Being a masochist is about enjoying pain – but no one ever tells you about the disorientating intensity of the actual high, about cumming from pain, or the emotional roller coaster which comes with it. Erotic pain is rarely written about extensively, because it’s at the intersection of a few things which are incredibly stigmatised in our society – sex, kink, and, well, pain itself. Pain is one of the core experiences of our human existence – and yet we’re mostly expected to hide it.

My relationship with pain has been intimate way before sex. Since childhood and up until 25 I have lived with chronic pain in my abdomen. It would come and go at various intervals, ranging from timid to overwhelming, a couple of times it landed me in hospitals in various countries, and I never had it diagnosed. It stopped after I had a surgery in my mid-20s, but the memory of it is embedded in my nervous system – in how I breathe, how I react to stress, how I regard my soft body with an equal measure of love and suspicion.

For all of us, pain is part of our memory, closely connected to learning how to exist and not die: touching a hot stove, falling off a bike. These lessons usually take place at the very onset of our personality. Pain, in that sense, is a history book. Pain taps into everything we carry in our bodies, sometimes without knowing – culture and ancestry, place and time, gender, childhood, and a lifetime of experiences. It’s all coded and stored in our bones and skin and blood and nerve endings. Choosing to experience pain can be a possibility to look into, and sometimes rewrite these codes.

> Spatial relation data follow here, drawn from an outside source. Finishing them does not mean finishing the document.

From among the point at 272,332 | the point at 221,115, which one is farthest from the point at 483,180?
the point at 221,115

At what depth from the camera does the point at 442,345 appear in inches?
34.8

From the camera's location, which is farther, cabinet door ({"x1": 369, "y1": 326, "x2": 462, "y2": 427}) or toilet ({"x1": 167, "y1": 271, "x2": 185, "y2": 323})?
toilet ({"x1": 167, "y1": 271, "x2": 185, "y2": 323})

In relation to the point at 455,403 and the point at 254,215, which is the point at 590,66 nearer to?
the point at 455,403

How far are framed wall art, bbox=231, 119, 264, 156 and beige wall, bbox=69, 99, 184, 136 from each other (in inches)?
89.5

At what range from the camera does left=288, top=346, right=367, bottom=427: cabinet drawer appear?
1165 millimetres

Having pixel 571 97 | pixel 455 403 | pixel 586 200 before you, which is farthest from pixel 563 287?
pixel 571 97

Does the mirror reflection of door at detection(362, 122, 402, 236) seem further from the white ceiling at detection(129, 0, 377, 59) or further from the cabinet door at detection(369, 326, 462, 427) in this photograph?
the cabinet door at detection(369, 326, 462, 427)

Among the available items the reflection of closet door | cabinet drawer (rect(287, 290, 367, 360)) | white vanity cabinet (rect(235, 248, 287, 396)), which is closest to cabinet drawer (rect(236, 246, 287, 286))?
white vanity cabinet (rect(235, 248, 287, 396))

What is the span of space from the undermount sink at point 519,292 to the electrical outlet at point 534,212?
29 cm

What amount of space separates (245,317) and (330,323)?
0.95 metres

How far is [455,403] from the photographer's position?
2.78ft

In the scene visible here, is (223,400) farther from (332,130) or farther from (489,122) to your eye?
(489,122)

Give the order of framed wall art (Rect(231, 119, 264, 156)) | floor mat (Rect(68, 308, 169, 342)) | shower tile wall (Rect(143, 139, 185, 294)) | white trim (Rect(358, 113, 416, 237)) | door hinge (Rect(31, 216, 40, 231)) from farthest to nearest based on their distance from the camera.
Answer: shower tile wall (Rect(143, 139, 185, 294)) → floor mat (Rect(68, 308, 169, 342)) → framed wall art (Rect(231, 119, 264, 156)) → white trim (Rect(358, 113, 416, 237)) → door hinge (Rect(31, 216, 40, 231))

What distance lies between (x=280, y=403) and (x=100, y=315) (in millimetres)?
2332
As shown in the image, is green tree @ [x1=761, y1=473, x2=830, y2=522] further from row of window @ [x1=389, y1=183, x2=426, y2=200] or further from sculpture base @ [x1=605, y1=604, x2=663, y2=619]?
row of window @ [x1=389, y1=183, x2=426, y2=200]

While researching the connection between chronic pain and BDSM, I came across a paper by Emma Sheppard at City, University of London which explores exactly that – Chronic Pain as Fluid, BDSM as Control. The paper seeks to reframe the normative discourses of pain and presents some findings from a research project exploring the experience of people living with chronic pain who engage in BDSM play. It is very much an eye-opening read on stigma around pain, and especially chronic pain as a disability in our society. “My participants are not the first to have pointed out that it is not that people have a problem speaking about pain, but that people have a problem hearing about another person's pain,” Sheppard writes emphasising that talking about chronic pain is frequently connected with being othered. Sheppard also uses the term "bodymind" (as opposed to body and mind) to counter the duality and separation of these two things, which are, in fact, parts of a complex inseparable whole.

It might seem odd to think that people who have to live with chronic pain, would somehow want more pain – but the paper is full of incredibly interesting insights into why that could be the case. “Using pain within their play, participants were able to engage emotionally with their pain, and with their bodily selves, in a controlled space, and in ways in which they were in control, rather than relying on the judgement of medics or caregivers,” Sheppard writes.

In BDSM play, controlled and consensual pain can be a source of tremendous power – and very deep exploration of self. I credit my past chronic pains for my high tolerance – maybe mental more than physical. I also credit it for the long journey it took me to learn how to relax into pain. My initial reaction has always been of extreme tension, which helps me to keep pain under the surface. My initial instinct has always been to try and tough it out a bit more, to hold that safe word and handle a few more slaps – to that moment of questioning why would I put myself through this, to begin with. Past that moment, I found a liberating space where I could fall apart and still be desired, where pain, stress, grief could just flow freely through me without shame. The thrill of being vulnerable yet strong, the inexperienced level of intimacy with one’s body, the possibility of the unthinkable – pain as a safe space.